Born in Southwark, London, 57 year-old Starmer studied at Leeds University and then St Edmund Hall, Oxford, graduated in 1986 as a Bachelor of Civil Law and became a barrister in 1987. In November 2008 he became Head of the Crown Prosecution Service and Director of Public Prosecutions, leaving in November 2013.

In December 2014 Sir Keir was selected to be the Labour Party representative for the safe seat of Holborn and St Pancras for the 2015 election, going on to win with a majority of more than 17,000.

After the Conservative’s gaining a surprise outright majority at the same election, leader Ed Milliband resigned as Labour leader. After Jeremy Corbyn’s victory in the leadership contest, Starmer was appointed Shadow Minister of State for Immigration. He resigned from this post in 2016 in protest at Jeremy Corbyn’s leadership of the party.

Oridinarily that would have ensured a lengthy spell on the back benches, but following Jeremy Corbyn’s re-election as Leader of the Labour Party and Britain’s decision to vote to leave the European Union in the 2016 referendum, Sir Keir became the Shadow Brexit Secretary. He was to stay in this post until after the 2019 general election which saw Boris Johnson swept back to power with a majority of 80 seats thus forcing Jeremy Corbyn to finally call it a day, knowing the game was up.

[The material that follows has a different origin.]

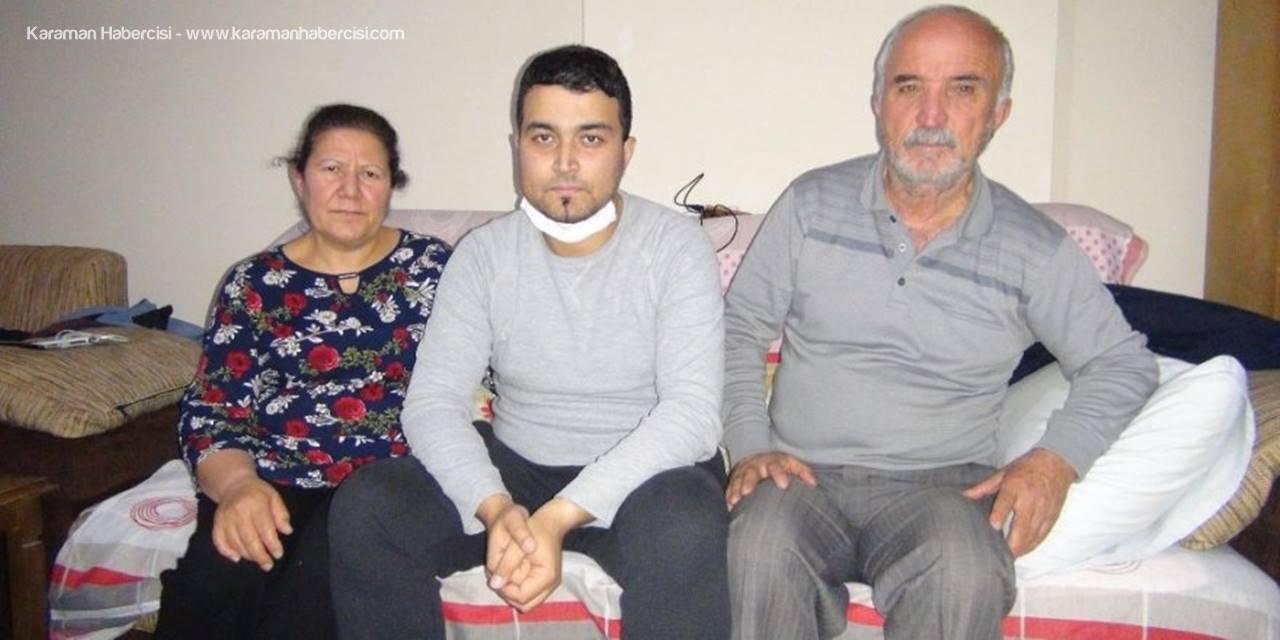 Mersin'de İki Haftalık Ömrü Kaldığı Söylenen Adama Arkadaşı Yetişti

Sir Keir has a lot of internal party politics to firstly sort out. The Labour Party’s reputation was heavily damaged through the Corbyn years, with multiple claims of antisemitism throughout the party membership and through the extra grass roots support of Momentum. This has left a bitter taste with the electorate more broadly and will take a while for them to build trust up again.

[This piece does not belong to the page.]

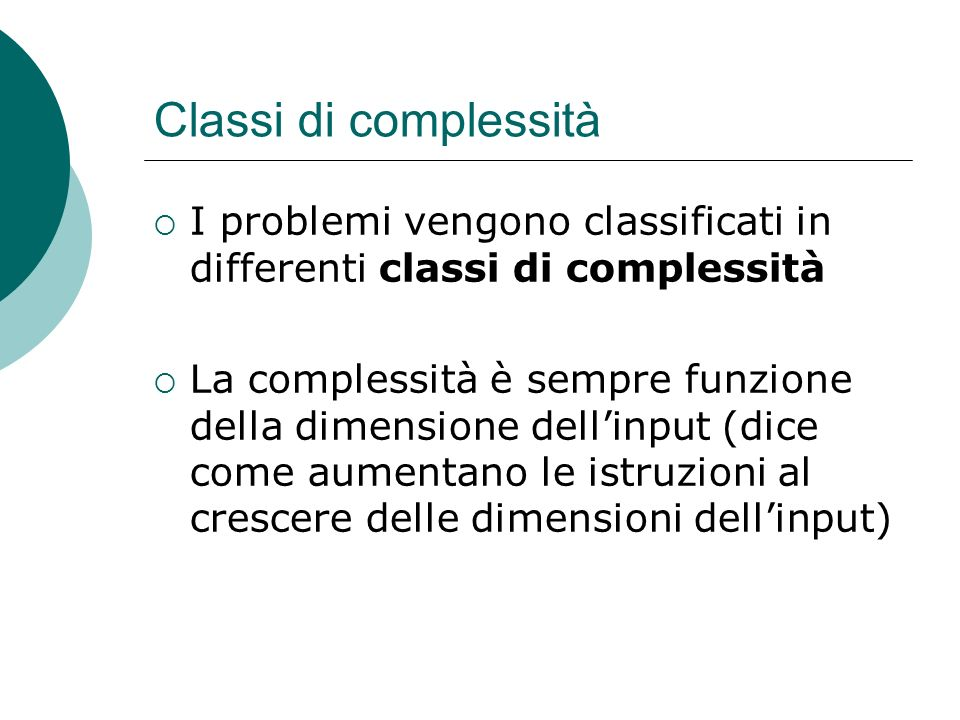 Classi di complessità I problemi vengono classificati in differenti classi di complessità La complessità è sempre funzione della dimensione dellinput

Apart from this, what does Sir Keir stand for?

He describes himself as ‘soft left,’ however given that the grass roots of the Labour Party has fundamentally changed since the days of Tony Blair, he has had to swing further to the left to win the leadership election. Here is a snapshot of his pledges:

  • Increase top rate of income tax by 5%.
  • Reverse the corporation tax cuts introduced by the Conservatives.
  • Abolish Universal Credit.
  • Shift towards preventative healthcare.
  • Abolish student tuition fees.
  • Invest in lifelong learning.
  • Put Green New Deal at heart of all policy.
  • A clean air act and demand international action on climate rights.
  • Introduce a Prevention of Military Intervention Act.
  • Renationalise: Rail, Mail, Energy and Water.
  • Give full voting rights to EU citizens and defend freedom of movement.
  • Immigration system based on compassion and dignity.
  • Repeal the Trade Union Act.
  • Introduce a federal system to devolve powers.
  • Abolish the House of Lords and replace it with an elected chamber of regions and nations.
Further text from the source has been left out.